▶ _TASK OBJECTIVE_
Your task is to reproduce exactly the lines from the line with "At what depth" through the end of the records below.

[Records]
========================================================================
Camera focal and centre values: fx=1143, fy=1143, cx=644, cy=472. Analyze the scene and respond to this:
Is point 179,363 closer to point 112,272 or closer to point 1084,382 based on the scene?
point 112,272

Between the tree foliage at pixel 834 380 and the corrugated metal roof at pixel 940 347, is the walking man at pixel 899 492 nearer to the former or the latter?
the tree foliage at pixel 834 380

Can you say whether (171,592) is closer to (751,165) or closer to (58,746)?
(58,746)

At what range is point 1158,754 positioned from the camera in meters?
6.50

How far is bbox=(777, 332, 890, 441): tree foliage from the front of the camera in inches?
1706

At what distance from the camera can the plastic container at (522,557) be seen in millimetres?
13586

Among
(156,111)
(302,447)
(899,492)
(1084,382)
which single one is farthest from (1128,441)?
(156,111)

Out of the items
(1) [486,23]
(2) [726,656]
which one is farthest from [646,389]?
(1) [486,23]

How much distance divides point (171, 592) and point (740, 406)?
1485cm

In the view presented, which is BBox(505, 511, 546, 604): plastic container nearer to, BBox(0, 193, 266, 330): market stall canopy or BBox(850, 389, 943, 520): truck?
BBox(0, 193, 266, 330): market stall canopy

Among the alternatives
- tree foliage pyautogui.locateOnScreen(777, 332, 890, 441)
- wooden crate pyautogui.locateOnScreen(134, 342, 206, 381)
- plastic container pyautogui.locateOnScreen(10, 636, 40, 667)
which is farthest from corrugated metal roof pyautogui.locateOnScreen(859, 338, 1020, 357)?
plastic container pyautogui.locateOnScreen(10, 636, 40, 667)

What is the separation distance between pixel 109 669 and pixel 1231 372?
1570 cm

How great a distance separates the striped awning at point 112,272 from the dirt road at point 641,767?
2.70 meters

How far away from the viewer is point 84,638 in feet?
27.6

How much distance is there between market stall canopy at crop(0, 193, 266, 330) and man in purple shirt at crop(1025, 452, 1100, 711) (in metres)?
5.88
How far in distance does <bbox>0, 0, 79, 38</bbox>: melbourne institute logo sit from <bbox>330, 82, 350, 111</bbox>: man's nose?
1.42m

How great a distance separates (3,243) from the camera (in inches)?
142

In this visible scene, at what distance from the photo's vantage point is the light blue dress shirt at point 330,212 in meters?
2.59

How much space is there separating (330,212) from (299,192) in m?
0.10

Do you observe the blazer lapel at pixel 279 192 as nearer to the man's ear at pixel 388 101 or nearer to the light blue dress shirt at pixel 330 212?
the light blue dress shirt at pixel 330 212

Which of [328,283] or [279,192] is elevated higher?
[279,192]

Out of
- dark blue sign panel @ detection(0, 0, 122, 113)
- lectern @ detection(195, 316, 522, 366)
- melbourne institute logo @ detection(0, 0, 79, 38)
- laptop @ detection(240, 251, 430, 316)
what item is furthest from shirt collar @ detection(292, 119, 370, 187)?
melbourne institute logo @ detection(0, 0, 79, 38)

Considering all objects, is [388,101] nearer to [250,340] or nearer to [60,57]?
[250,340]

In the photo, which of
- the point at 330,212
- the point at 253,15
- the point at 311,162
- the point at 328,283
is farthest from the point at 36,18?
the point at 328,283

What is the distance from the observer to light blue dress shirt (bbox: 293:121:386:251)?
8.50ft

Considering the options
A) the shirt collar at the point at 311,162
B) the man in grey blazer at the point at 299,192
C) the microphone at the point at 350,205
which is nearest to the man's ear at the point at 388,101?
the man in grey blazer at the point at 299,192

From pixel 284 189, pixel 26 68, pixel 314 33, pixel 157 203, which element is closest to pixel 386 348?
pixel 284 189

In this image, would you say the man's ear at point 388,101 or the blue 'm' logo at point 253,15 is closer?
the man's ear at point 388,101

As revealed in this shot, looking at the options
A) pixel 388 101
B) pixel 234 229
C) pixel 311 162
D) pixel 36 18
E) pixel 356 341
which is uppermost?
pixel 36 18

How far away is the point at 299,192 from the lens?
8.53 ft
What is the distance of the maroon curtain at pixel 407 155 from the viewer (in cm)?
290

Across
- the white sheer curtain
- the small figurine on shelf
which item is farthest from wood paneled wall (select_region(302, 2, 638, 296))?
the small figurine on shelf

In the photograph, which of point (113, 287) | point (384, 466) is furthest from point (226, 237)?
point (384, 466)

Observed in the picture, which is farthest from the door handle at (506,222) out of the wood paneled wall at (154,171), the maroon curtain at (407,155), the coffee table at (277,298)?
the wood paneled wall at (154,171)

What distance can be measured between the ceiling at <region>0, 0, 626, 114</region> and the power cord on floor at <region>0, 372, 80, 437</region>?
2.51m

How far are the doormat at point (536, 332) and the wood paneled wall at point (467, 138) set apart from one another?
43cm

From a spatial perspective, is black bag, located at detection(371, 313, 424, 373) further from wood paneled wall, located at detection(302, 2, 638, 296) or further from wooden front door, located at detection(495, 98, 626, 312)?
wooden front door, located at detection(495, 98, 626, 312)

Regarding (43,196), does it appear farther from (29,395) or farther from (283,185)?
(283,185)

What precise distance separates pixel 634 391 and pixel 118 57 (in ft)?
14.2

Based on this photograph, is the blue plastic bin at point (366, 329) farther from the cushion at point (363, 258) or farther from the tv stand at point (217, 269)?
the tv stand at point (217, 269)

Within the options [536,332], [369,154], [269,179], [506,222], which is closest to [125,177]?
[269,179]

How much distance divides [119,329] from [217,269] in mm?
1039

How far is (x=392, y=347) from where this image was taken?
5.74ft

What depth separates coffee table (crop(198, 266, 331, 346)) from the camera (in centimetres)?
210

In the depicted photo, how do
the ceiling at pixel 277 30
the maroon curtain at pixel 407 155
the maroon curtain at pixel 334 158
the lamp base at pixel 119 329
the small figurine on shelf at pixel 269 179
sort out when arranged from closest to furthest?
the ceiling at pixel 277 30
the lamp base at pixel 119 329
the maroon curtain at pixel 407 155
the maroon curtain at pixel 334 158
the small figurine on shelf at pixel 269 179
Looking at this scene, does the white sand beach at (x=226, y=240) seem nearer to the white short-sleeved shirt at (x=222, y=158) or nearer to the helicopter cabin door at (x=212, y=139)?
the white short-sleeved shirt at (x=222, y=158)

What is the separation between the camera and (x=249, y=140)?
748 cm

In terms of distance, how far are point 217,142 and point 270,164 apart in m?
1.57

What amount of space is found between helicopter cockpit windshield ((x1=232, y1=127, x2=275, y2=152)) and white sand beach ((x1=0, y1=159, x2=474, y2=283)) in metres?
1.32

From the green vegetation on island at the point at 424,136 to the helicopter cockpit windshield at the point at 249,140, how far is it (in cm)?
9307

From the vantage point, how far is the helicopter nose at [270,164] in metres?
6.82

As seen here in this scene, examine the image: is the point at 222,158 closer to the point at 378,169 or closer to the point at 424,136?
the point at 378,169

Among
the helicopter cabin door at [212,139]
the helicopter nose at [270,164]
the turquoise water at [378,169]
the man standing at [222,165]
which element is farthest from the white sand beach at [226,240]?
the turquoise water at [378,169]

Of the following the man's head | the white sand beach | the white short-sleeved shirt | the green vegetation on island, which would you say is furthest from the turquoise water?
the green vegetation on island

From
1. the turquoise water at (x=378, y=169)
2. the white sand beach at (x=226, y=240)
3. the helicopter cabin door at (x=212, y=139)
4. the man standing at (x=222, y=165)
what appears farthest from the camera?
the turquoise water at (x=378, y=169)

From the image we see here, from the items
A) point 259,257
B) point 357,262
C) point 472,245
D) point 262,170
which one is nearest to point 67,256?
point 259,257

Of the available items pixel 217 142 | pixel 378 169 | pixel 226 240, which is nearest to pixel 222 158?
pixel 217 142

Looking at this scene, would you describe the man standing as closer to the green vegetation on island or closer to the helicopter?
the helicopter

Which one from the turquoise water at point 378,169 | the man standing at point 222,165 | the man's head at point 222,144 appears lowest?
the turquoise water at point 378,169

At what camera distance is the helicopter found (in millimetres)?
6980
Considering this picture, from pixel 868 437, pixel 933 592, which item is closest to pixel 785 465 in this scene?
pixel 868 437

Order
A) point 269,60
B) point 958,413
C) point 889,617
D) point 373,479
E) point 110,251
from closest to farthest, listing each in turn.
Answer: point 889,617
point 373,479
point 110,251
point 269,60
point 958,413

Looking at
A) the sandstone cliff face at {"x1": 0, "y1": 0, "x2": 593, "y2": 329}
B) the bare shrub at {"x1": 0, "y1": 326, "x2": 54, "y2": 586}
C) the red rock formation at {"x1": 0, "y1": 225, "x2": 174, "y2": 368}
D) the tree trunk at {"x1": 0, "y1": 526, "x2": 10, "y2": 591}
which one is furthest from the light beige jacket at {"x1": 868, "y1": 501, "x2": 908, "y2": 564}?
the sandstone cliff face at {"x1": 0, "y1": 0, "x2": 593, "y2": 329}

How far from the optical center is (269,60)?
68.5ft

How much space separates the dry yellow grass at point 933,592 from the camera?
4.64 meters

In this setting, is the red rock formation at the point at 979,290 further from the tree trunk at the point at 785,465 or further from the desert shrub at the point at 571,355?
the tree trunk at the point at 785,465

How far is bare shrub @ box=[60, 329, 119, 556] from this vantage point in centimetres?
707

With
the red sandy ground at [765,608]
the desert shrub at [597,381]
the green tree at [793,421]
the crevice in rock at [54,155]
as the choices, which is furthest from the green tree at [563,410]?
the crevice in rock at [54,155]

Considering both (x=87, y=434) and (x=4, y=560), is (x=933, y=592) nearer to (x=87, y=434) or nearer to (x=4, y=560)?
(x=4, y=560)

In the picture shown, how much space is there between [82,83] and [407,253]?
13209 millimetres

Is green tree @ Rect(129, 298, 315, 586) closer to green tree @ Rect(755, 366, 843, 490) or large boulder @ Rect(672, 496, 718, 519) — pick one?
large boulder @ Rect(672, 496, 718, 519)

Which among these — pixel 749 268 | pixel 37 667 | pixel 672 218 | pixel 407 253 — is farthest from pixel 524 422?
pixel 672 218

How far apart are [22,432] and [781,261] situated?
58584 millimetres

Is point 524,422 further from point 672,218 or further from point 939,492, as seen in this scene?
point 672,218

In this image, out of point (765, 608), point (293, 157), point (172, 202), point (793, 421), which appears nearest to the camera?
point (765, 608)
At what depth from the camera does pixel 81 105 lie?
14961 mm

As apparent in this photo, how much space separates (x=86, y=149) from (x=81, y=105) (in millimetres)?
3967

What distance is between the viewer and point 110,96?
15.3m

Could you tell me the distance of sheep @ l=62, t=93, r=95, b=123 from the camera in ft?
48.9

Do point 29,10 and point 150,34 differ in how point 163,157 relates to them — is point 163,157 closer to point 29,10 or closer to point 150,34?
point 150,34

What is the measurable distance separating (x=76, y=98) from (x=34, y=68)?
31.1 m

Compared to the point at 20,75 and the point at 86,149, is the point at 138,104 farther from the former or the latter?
========================================================================
▶ _ANSWER IN FULL_
At what depth from the camera does pixel 81 105 lie?
14961 mm

As apparent in this photo, how much space separates (x=86, y=149) from (x=81, y=105) (in millimetres)?
3967

What distance is between the viewer and point 110,96?
15.3m

Could you tell me the distance of sheep @ l=62, t=93, r=95, b=123 from the camera in ft?
48.9

Do point 29,10 and point 150,34 differ in how point 163,157 relates to them — is point 163,157 closer to point 29,10 or closer to point 150,34?
point 150,34

What is the measurable distance separating (x=76, y=98) from (x=34, y=68)?
31.1 m

Compared to the point at 20,75 and the point at 86,149, is the point at 138,104 farther from the former or the latter?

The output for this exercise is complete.